Memory management + performance

Question

Memory management + performance

Closed this issue 3 years ago · 1 comments

Here is how the system currently works:

Images are copied from cameras internal buffer into the MMCore circular buffer
Higher level language wrappers (i.e. MMCoreJ and MMCorePy) then get access to this data by copying it into the respective buffers of their languages, using on many possible functions (core.getTaggedImage, core.getImage, core.popNextImage, etc.)
In the case of Pycro-Manager, data are copied once again when passing through the ZeroMQ bridge from Java to Python

The cost of the copies for MMCoreJ and MMCorePy isn't much, but still might be limiting for the highest performance applications. This is evidenced by the fact that (with the right hardware), we can readily achieve writing speeds over 1 GB/s from the Java layer using AcqEngJ. The cost of the ZeroMQ transfer to Pycro-Manager is substantial, as it is limited to something on the order of 100 MB/s. It is unclear whether this an inherent consequence of transferring across processes (unlike MMCoreJ and MMCorePy, which stay in the same process), or whether it is a result of ZeroMQ itself. There may be other implementations of ZeroMQ that could substantially improve speed.

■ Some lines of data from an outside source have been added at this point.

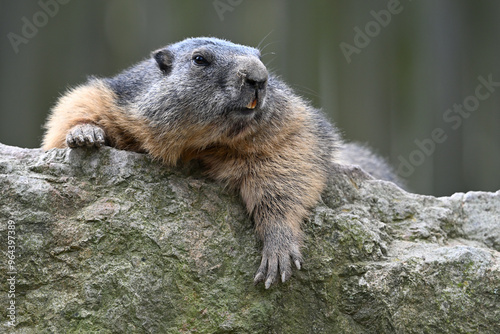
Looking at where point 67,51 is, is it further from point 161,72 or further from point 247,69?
point 247,69

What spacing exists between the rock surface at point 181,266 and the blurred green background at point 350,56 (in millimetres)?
4735

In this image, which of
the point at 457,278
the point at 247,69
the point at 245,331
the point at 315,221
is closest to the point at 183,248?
the point at 245,331

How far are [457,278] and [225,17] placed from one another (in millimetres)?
5908

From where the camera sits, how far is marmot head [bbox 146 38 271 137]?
174 inches

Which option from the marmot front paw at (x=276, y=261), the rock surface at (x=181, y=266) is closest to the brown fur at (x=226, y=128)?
the marmot front paw at (x=276, y=261)

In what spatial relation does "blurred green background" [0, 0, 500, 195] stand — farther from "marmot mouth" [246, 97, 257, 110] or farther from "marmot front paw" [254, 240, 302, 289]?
"marmot front paw" [254, 240, 302, 289]

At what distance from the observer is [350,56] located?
9273mm

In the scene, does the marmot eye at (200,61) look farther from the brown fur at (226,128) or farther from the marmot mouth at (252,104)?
the marmot mouth at (252,104)

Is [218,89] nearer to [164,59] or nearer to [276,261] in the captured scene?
[164,59]

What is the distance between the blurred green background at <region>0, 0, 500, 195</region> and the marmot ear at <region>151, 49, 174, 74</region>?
3974 millimetres

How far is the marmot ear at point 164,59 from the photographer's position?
16.4ft

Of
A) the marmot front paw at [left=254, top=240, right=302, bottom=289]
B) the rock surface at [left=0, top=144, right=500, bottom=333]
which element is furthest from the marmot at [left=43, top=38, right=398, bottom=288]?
the rock surface at [left=0, top=144, right=500, bottom=333]

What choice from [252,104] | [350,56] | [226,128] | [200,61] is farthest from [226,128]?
[350,56]

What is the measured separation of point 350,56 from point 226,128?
525 cm
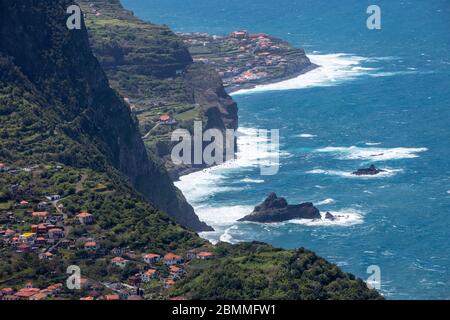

MMKernel should be designed so that its implementation is as fast as possible for use cases like streaming data from a camera to a file, or streaming to RAM for real time display like this. What is the best way to do this?

Do everything at the level of C. This may make sense for streaming to a file, but not so much for streaming to RAM for visualization/analysis
Pass only pointers to addresses in memory for MMCoreJ and MMCorePy. This would require that calling code explicitly handles memory management (i.e. calling the destructor). Thus, the getImage() function should be called only once or needs to implement some kind of reference counting. This may allow for fast performance using the existing setup with pycro-manager--that is, pointers to memory addresses could pass quickly through java layer, across ZMQ to python, and be used to instantiate memory of numpy arrays. However, doing this type of shared process memory is complicated, seems to be OS-specific, and may introduce its own overhead from stuff like locking mechanisms that may make this not even worth it.
Create multiple instances of the kernel for each process. To circumvent having to deal with inter-process communication, another possibility is having multiple instances of the Kernel, and only have the process that will eventually be using the the memory copy it out of the kernel. For example, if you start an acquisition through MM or PM, a kernel wrapping the camera(s) gets created on Java/Python side respectively so that image never gets copied between processes. This would require new data writing code on the python side, since our current fastest performance file writer NDTiffStorage is a Java library, but making would be fairly easy.

Remaining questions:

How much overhead is induced by the copy from the C layer to MMCoreJ and MMCorePy? Is it possible to get around this by wrapping native memory directly in Java/Python?
Is creating code to write data in pure c++ really necessary? Or could a wrapped native memory + python/java code achieve the same thing?

Answer 1 · 2021-04-03T00:21:04.000Z

closing because copied to file